UK Rail company goes to court to keep the Royal Mail on track
Royal Mail is being taken to court by Britain’s largest rail freight company after the mail operator decided to scrap all deliveries by rail.
The 10-year rail delivery contract is worth £65m (€93m, $113m) a year to English, Welsh & Scottish Railways (EWS) and had been due to run until September 2006. But Royal Mail decided earlier this year to terminate the contract in March. Last year, EWS, which is contesting the Royal Mail decision, transported about one in five letters by rail.

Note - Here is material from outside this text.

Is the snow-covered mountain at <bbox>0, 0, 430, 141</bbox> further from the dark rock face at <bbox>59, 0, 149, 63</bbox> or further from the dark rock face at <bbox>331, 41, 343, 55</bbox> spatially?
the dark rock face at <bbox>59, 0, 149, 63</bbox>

No date has been set for a hearing, though the companies said they were still in negotiations on the issue. Royal Mail claims it would save £90m per year by switching all its delivery services to road and air, arguing that rail was too expensive and slow. It has already begun cancelling some of the EWS mail delivery trains because they had failed to meet reliability standards. EWS blames Network Rail, the track operator, for the delays. EWS also says early cancellation would cut its yearly revenues by 15% and could lead to more than 500 job cuts. It has also warned that the switch would mean an extra 160,000 lorry journeys per year, covering around 30m miles. The contract between EWS and Royal Mail was signed in 1996 and follows more than a 150 years of mail deliveries by rail in Britain.
Royal Mail also warned this weekend it could seek a judicial review of its own. Postcomm, the mail regulator, is expected on Friday to decide how much the mail operator can charge its rivals for allowing them to use its post boxes and postmen to deliver their mail. Royal Mail must open up its monopoly delivery network as part of plans to introduce full competition for mail by 2007.
Postcomm has already proposed that Royal Mail charge rivals 11.5p for light letters. Royal Mail complained that this would lead to significant losses and would threaten its obligation to provide a “one price goes anywhere” universal delivery service for letters in the UK. The mail operator wants the figure to be set at 13p a letter or higher; anything below this, and Royal Mail says it will seek a review.
Royal Mail is mid-way through a three-year restructuring plan put in place by chairman Allan Leighton that will lead to 30,000 job cuts.